Antoinette and her husband, who died 14 years ago, bought Julianstown in 2005 for €625,000, and she sold it in 2011 when her husband died, for €410,000. She was left with €260,000 and bought the three-bed in Drimnagh for €250,000. Now, she is sale agreed on a two-bed bungalow in Kingswood, Dublin 24, for €285,000.

"For financial reasons I had to sell my house in Julianstown. I came from Drimnagh originally 60-odd years ago, and I thought coming back to Drimnagh would be like coming back to the area I knew, but it was definitely not, it was drastically changed.

"My family home would be about a 10-minute walk away, but I just missed the open spaces of Julianstown so much.

"It was a compromise taking this house - I bought it because it had a big kitchen extension and I've four kids, three boys and a girl, and we would be a close family. Saturday nights we'd always be together in the kitchen. So that was a priority - and to make sure that I could house some of my kids should they need a bed.

"It's a good, strong, warm house, but physically I've had a hip and knee replacement and now I need the other two done. So I was looking for a bungalow, somewhere that had no stairs.

"My husband had a brother with cerebral palsy and he was paralysed on the right side. So I looked after him until he died two years ago. It physically broke me, because my body just couldn't take anymore. I'm moving for health reasons really.

"I feel I need to downsize. I've rooms here that I'm cleaning because they get dusty and I don't need to be doing that. And I'm running radiators in rooms we're not using, just to keep the heat even through the house.

"It's also financial. I'm afraid if anything major goes wrong with this house, I don't have the money to do it. The bungalow is smaller, I feel less can go wrong with it.

"I feel guilty having a house this big on my own. I feel that the market doesn't cater for people in their late 50s, who would want to downsize to a smaller house, with the comfort that they had in their home. I'm paying €285,000 for the bungalow, but I have to spend a minimum of €50,000 on it to make it liveable.

"I'm putting in cameras around the perimeter, because it's a bungalow. I've never slept on the ground floor before, so I'd be afraid. I'm putting in a wireless alarm and I have to rewire it. These are things that you can't see. And I have to upgrade the heating, because bills are so expensive.

"My Drimnagh home is very well insulated - high energy-rated. I did a lot of work to bring it up to that standard. But I can't buy like-for-like now in a smaller place.

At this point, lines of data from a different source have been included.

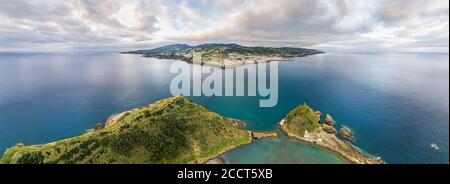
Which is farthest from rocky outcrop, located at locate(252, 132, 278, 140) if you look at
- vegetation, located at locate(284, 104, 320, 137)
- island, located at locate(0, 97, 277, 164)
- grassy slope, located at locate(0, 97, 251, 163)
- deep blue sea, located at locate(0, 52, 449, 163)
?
vegetation, located at locate(284, 104, 320, 137)

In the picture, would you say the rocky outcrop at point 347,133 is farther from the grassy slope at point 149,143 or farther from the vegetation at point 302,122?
the grassy slope at point 149,143

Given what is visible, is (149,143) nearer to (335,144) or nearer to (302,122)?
(302,122)

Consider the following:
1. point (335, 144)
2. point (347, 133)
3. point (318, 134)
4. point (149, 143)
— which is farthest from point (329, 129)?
point (149, 143)

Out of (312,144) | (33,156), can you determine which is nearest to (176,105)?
(33,156)

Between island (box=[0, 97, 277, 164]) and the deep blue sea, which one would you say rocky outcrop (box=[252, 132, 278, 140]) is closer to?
island (box=[0, 97, 277, 164])

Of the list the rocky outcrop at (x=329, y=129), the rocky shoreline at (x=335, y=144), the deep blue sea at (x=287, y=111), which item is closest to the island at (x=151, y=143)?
the deep blue sea at (x=287, y=111)
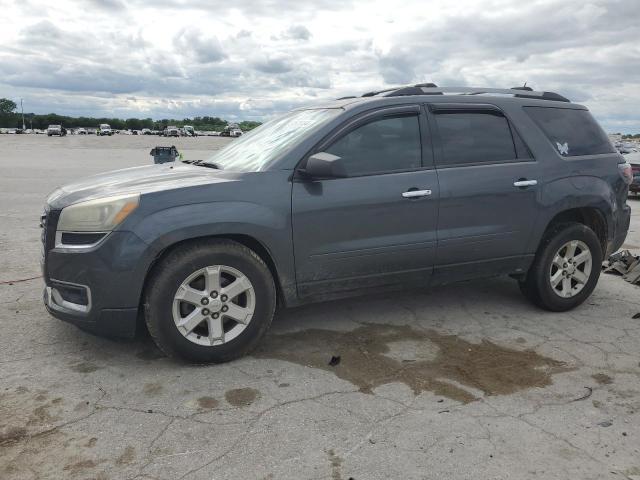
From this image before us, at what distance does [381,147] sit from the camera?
420 cm

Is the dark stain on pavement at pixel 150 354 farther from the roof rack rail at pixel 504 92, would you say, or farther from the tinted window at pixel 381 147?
the roof rack rail at pixel 504 92

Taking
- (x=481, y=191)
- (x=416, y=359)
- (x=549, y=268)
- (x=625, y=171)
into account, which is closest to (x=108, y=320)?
(x=416, y=359)

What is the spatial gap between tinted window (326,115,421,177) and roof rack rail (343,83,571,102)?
283 mm

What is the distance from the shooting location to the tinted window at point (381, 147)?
409 centimetres

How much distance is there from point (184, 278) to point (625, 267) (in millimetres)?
5101

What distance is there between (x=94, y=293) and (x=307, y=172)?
1564 mm

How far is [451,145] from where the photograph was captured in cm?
442

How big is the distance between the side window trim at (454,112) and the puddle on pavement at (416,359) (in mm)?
1355

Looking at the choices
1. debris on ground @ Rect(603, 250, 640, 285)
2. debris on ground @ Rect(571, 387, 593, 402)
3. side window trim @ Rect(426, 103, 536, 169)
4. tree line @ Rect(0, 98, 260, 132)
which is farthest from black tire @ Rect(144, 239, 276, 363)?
tree line @ Rect(0, 98, 260, 132)

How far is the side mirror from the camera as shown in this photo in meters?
3.72

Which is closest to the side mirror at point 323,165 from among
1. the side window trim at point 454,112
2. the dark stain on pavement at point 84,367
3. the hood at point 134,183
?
the hood at point 134,183

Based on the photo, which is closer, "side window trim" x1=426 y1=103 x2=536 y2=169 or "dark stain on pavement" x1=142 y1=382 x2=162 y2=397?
"dark stain on pavement" x1=142 y1=382 x2=162 y2=397

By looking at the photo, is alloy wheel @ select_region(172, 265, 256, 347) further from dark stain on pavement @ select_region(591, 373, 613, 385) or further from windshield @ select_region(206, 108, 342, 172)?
dark stain on pavement @ select_region(591, 373, 613, 385)

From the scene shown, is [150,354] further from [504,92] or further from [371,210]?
[504,92]
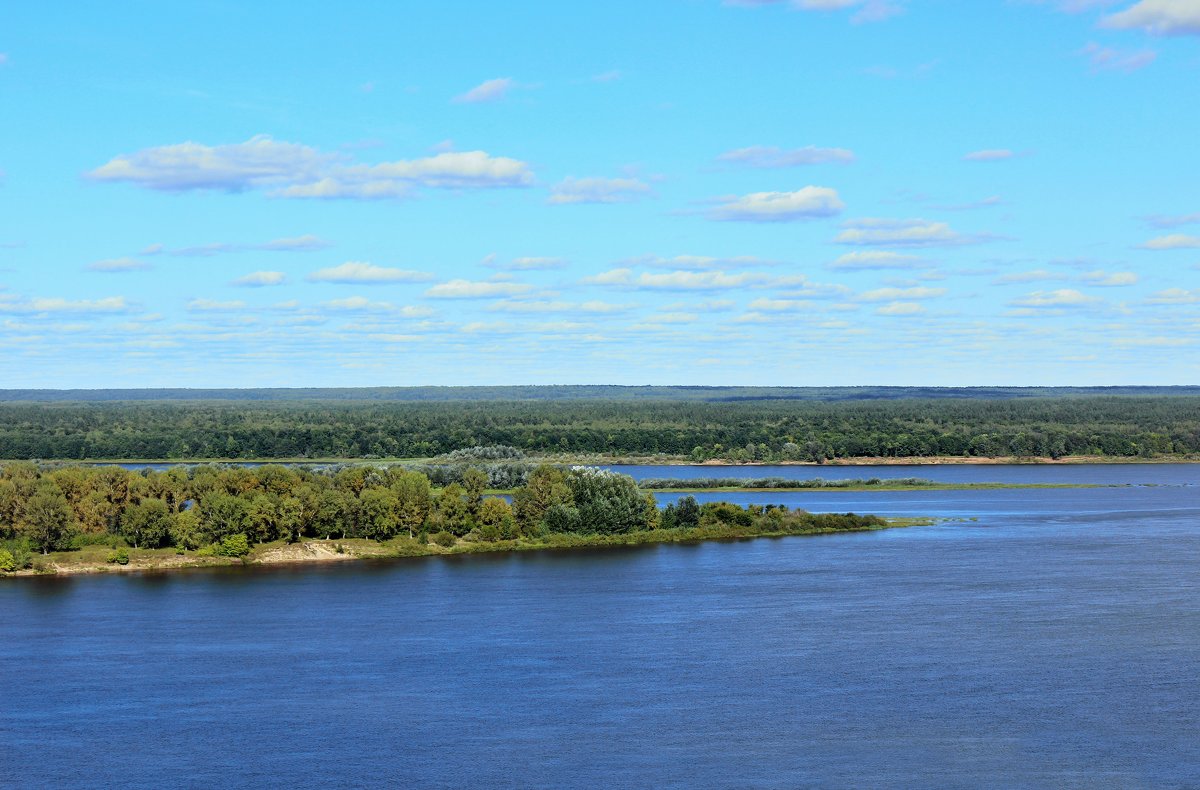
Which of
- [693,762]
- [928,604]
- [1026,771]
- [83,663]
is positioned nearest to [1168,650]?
[928,604]

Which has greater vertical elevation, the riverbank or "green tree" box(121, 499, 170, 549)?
"green tree" box(121, 499, 170, 549)

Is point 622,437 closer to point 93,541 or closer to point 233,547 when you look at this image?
point 233,547

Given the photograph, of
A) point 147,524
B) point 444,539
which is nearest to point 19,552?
point 147,524

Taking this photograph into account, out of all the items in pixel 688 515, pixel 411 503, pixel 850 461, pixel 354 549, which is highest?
pixel 850 461

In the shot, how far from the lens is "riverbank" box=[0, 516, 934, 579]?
189ft

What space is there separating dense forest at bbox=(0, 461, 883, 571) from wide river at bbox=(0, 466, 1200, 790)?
11.6ft

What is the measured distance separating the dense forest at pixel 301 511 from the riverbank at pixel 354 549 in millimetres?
398

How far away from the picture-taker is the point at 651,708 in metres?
33.8

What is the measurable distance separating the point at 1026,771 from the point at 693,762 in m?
6.22

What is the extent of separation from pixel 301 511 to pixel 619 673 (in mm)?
27695

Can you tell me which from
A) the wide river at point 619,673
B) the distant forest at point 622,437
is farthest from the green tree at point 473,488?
the distant forest at point 622,437

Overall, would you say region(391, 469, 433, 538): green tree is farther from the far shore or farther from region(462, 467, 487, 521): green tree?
the far shore

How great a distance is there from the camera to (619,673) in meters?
37.4

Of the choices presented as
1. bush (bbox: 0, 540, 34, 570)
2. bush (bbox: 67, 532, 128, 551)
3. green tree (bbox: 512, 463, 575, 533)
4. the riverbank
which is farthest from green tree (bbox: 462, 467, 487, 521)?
bush (bbox: 0, 540, 34, 570)
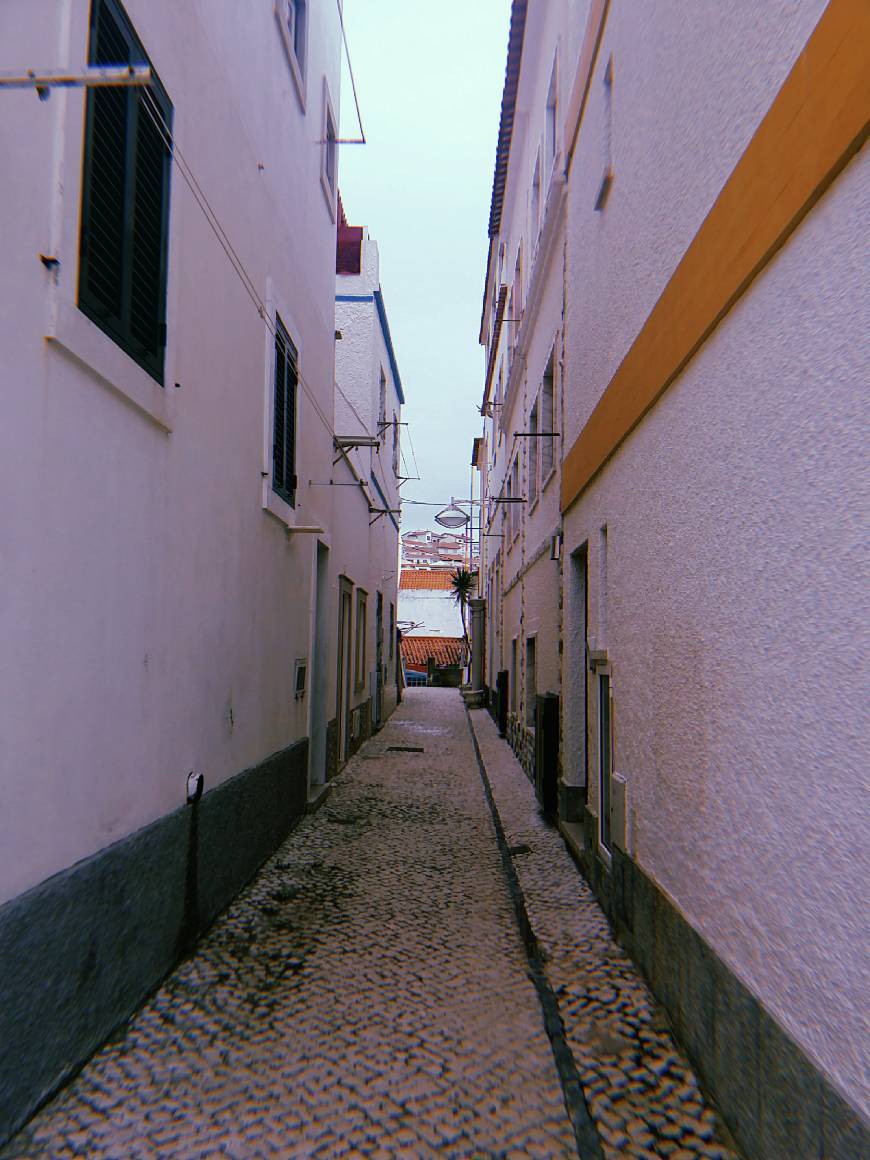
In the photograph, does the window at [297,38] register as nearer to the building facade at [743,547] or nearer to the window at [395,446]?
the building facade at [743,547]

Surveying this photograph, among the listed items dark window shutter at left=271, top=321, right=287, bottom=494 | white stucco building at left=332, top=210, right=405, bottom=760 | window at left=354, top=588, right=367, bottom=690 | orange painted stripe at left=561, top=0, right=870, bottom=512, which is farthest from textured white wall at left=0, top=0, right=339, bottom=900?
window at left=354, top=588, right=367, bottom=690

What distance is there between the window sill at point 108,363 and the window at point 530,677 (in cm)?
722

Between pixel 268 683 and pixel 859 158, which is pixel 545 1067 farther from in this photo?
pixel 268 683

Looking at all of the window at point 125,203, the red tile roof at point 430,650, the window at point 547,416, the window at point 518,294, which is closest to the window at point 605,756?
the window at point 125,203

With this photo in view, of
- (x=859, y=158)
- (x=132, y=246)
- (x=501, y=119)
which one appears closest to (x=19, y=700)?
(x=132, y=246)

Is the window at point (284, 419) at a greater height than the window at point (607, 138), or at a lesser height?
lesser

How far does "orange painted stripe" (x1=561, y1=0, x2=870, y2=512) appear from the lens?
1988 millimetres

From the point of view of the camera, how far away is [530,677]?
11.0 metres

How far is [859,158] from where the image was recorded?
6.43 ft

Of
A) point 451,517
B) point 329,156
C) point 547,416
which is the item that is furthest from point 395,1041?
point 451,517

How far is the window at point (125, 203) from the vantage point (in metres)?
3.11

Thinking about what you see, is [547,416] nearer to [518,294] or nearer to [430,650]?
[518,294]

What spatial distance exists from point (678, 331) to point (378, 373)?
11426 millimetres

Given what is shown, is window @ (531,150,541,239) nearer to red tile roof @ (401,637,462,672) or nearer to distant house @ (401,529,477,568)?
red tile roof @ (401,637,462,672)
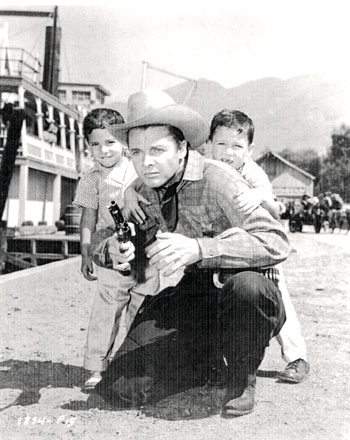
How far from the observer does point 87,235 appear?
300 centimetres

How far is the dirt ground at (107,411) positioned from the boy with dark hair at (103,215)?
9.4 inches

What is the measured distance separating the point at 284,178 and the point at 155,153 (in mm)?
42638

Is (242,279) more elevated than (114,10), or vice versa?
(114,10)

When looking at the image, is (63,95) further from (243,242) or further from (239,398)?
(239,398)

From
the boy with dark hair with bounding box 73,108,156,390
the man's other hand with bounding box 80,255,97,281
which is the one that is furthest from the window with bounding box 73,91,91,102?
the man's other hand with bounding box 80,255,97,281

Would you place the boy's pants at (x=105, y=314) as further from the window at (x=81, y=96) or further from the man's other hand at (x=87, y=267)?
the window at (x=81, y=96)

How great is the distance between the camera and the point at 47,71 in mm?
A: 25562

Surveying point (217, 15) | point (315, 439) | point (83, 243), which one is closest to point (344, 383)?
point (315, 439)

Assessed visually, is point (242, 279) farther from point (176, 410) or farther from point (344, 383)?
point (344, 383)

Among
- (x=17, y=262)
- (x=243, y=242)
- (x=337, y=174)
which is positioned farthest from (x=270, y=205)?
(x=337, y=174)

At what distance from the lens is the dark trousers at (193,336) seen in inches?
A: 85.1

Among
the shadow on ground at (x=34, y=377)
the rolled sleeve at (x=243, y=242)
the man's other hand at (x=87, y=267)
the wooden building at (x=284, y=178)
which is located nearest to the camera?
the rolled sleeve at (x=243, y=242)

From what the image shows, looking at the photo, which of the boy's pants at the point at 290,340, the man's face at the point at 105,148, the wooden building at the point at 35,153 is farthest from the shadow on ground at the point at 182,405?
the wooden building at the point at 35,153

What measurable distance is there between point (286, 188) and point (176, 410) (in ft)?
140
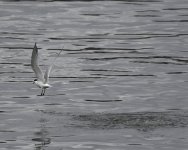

"Kingswood was not my first choice, but I'm a walk away from the Luas if I can't drive my car. I'm very close to a hospital [Tallaght]. And I'm close to shops. The local doctor is close on hand. And there's plenty of green parks to walk and you're close to the mountains, good fresh air, hopefully.

"I'm going to miss some of my friends who are a walk away, whereas I'm going to have to drive to them now. But I'll be closer to two of my children.

"It's very hard uprooting, and you can't always take the things you become accustomed to with you. But it's part of life, I suppose.

"I'm hoping this is the last move. I don't think I would be able for another one. It's just it's harder to do it when you're on your own. But God gives you the strength from somewhere."